The final article appeared in The Word in February 2010. At the end I also include a full, unedited transcript of our conversation.
Part One: The Word Interview
Yoko Ono sits here, peering between dark glasses and a large top hat. Jack White stands over there and across the room are Basement Jaxx. In a distant corner, almost unobserved on his guitar stool, crouches Eric Clapton. And Jools Holland, our eternally chirpy master of ceremonies, is striding in all directions, throwing benign superlatives like confetti: “The fabulous! The legendary! The one-and-only!”
They are indeed a stellar bunch, the line-up of this evening’s Later show. But if anyone can truly pull rank, it is perhaps the trim, twinkling, straight-backed gent in a black suit, who now beams happily at us all and lifts the microphone to his lips.
William “Smokey” Robinson”, aged 69, is fifty years into his career and that of the label he helped create, Motown Records. He has called his new album Time Flies When You’re Having Fun – because, he will gently insist, that’s exactly what his life is like. If there is any downside to being Smokey Robinson, universally admired and clearly the idol of every famous musician in this studio tonight, well, he is concealing it more successfully than Pagliacci (that poor, tearful clown) ever managed.

* _Task to carry out_:
Continue the magazine piece on Smokey Robinson above, picking up after its last sentence. The records that come next are separate material with no connection to the text about Smokey Robinson.

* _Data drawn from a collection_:

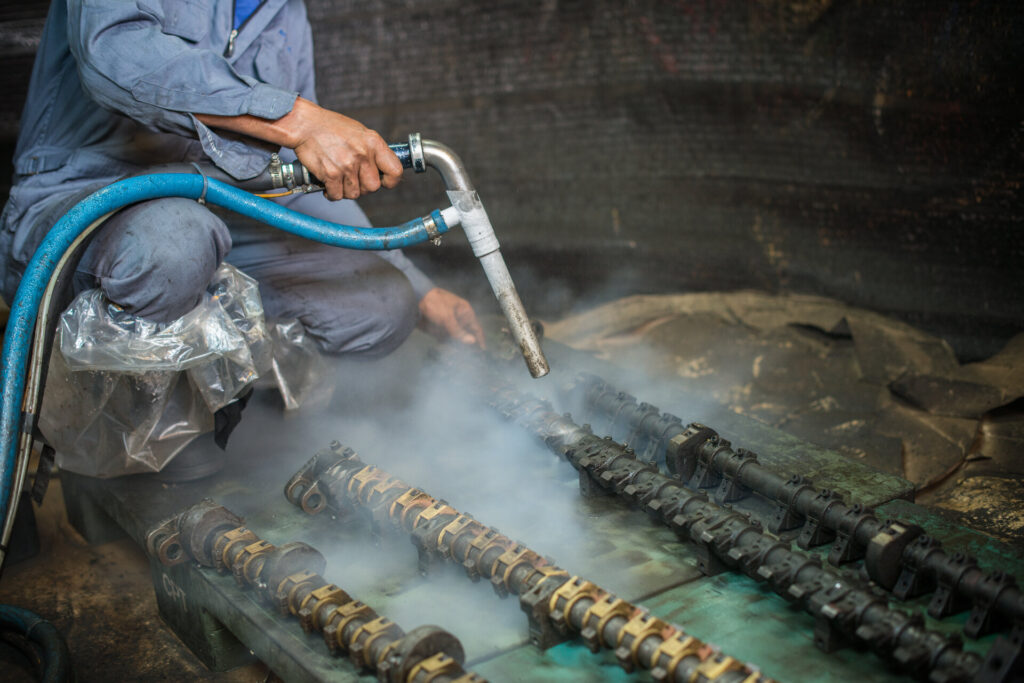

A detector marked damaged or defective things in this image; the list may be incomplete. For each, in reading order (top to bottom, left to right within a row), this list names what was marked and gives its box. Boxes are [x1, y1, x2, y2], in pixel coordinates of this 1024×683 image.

rusty metal component [145, 497, 483, 683]
rusty metal component [284, 444, 770, 683]
rusty metal component [483, 378, 1003, 683]
rusty metal component [565, 374, 1024, 643]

* _Exercise output_:
It was The Beatles who brought him to UK renown, by covering You Really Got A Hold On Me on their second LP. (Lennon remained a fan all his life, lugging First I Look At The Purse around in a portable jukebox and basing Sexy Sadie on Smokey’s I’ve Been Good To You.) His high, sweet singing voice was a thing of beauty, but as well as fronting his own band the Miracles, Smokey wrote huge hits for other Motown acts, including The Jackson 5, The Temptations and Four Tops. The lifelong pal of Motown founder Berry Gordy, Robinson was for many years the company’s vice-President. He even had a child called Tamla.
“Well, you know,” he says to me in his soft, courteous tones, “one of things that I really loved about The Beatles – and I had met the Beatles in London before they became the Beatles Beatles, you know what I mean? – when they became popular, they were the first white artists that I had heard, who came right out and said, We grew up and were very influenced by black music and by Motown. I loved them for that and I thought it was so wonderful they would say it.”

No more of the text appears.